Ndoti wins. If Kilua chooses a side and a vertex of that side as $X$, Ndoti chooses the other side incident with $X$ and $Y\equiv X$. Then $XYZW$ is a triangle inscribed in the square, of area at most half of that of the square. So say Kilua chooses side $AB$ and point $X \in (A,B)$. Now Ndoti chooses side $DA$ and $Y\equiv A$. If Kilua next chooses side $BC$, then Ndoti may choose side $CD$ and $Z\equiv C$, thus the quadrilateral $XYZW$ is contained in the triangle $ABC$. Thus Kilua must choose side $CD$, but then Ndoti may choose side $BC$ and $Z\equiv B$, thus $XYZW$ is again a triangle inscribed in the square.
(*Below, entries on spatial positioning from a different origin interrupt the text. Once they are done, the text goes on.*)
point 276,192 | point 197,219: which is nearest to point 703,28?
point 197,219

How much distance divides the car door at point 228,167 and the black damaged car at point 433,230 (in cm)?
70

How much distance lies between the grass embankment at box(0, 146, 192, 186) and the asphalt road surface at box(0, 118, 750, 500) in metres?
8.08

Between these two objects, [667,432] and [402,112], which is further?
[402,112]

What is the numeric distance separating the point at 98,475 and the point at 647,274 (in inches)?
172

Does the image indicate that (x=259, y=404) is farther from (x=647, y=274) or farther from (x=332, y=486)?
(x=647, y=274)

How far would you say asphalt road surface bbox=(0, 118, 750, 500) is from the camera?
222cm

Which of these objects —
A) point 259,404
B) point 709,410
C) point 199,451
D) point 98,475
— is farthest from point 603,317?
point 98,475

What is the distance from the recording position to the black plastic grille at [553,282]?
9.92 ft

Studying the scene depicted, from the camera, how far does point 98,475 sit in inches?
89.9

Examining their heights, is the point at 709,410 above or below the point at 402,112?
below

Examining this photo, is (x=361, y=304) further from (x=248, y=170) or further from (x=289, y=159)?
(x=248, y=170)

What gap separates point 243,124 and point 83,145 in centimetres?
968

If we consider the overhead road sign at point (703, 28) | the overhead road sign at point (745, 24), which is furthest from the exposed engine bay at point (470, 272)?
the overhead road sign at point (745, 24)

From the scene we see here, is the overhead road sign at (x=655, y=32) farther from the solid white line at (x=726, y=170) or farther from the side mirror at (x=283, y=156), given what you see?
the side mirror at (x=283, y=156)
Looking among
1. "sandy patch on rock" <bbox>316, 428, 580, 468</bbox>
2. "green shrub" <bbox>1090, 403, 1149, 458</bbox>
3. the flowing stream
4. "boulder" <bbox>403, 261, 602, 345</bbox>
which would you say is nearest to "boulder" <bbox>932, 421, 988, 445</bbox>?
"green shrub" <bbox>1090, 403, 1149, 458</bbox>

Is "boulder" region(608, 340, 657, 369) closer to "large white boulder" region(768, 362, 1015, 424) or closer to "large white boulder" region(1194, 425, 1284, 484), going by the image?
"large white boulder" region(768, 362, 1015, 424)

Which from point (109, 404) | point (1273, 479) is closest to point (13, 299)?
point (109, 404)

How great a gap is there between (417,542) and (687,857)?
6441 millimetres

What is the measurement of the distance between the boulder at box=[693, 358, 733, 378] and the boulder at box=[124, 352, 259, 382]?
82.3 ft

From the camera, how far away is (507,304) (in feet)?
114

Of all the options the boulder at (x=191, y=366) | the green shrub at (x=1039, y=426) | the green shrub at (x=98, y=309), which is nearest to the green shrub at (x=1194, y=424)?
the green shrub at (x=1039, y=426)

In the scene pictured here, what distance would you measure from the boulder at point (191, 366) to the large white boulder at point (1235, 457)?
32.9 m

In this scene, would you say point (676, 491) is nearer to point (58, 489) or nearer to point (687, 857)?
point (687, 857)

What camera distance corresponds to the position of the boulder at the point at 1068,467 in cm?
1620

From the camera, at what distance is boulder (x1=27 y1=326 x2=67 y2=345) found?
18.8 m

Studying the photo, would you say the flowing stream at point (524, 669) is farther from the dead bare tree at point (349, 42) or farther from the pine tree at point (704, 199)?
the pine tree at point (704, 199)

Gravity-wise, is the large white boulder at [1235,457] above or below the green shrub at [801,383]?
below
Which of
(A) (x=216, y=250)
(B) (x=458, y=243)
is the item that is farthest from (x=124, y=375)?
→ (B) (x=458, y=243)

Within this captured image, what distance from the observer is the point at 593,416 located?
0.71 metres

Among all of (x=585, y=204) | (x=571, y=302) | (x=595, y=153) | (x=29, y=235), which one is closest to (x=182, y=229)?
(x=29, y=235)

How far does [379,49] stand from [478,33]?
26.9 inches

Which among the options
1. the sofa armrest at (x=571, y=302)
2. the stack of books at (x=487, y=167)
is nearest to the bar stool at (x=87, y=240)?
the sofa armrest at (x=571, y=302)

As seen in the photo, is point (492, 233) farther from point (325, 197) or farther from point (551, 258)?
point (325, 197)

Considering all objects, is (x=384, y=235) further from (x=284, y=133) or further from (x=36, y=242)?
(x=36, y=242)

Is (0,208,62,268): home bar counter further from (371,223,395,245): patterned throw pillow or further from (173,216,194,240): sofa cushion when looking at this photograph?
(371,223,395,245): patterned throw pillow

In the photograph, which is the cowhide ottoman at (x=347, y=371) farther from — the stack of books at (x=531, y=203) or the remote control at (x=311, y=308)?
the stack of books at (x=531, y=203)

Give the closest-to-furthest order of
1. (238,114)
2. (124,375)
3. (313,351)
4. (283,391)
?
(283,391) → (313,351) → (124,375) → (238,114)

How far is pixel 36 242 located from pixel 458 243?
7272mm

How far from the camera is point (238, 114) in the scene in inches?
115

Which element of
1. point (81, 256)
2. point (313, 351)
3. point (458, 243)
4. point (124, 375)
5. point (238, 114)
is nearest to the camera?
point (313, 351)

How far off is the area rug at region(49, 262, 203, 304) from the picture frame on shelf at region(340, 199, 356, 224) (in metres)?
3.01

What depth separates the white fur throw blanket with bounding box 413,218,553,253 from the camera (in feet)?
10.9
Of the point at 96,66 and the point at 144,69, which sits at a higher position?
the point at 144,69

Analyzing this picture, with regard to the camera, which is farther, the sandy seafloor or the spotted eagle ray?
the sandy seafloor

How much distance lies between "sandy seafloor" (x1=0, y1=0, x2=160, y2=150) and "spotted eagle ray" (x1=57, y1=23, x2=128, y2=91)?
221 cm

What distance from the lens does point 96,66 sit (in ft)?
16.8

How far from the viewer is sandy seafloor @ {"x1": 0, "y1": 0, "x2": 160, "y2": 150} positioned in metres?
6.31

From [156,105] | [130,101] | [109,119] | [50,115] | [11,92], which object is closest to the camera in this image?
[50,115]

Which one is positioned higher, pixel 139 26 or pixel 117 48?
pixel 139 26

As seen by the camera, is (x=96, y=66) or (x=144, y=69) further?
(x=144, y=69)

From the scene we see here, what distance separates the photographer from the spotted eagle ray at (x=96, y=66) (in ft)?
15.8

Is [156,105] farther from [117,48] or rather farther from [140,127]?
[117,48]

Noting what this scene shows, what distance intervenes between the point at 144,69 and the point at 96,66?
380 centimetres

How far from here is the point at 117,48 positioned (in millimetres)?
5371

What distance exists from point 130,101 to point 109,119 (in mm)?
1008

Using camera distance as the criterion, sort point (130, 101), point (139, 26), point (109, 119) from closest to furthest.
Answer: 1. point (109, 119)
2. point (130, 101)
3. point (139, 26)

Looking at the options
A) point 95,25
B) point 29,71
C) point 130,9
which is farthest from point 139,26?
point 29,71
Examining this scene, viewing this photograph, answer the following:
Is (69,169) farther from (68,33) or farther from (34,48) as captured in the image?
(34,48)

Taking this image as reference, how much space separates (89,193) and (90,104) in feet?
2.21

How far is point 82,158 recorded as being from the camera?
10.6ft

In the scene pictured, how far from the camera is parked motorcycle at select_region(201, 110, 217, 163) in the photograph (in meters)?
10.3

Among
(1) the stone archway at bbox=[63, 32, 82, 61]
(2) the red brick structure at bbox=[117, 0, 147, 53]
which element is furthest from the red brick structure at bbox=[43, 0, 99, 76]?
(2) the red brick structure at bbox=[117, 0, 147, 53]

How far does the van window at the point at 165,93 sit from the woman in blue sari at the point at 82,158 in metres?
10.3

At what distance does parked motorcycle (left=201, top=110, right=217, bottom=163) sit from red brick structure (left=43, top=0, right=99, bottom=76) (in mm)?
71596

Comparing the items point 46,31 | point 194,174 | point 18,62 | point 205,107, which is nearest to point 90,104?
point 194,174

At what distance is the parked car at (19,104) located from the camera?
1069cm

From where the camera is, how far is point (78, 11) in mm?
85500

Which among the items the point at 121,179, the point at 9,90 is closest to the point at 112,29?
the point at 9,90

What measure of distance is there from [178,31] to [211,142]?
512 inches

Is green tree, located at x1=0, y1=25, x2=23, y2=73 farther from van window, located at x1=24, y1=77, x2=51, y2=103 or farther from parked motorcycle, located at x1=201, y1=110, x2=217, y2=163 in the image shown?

Hey, I didn't mention, but Ndoti and Kilua cannot choose the same vertex as their points. For example, if Kilua chooses the side $AB$ and $X \equiv B$, Ndoti cannot choose the side $BC$ and $Y \equiv B$, but he can choose any other point at this side.

Then Kilua trivially wins. First she chooses side $AB$ and $X\equiv A$. If Ndoti chooses side $CD$ or $DA$, next Kilua chooses side $BC$ and $Z\equiv B$, otherwise next Kilua chooses side $DA$ and $Z\equiv D$. Now the quadrilateral $XYZW$ has a common side with the square, a vertex on the opposite side, and is not degenerated to a triangle, hence its area is strictly larger than half of that of the square.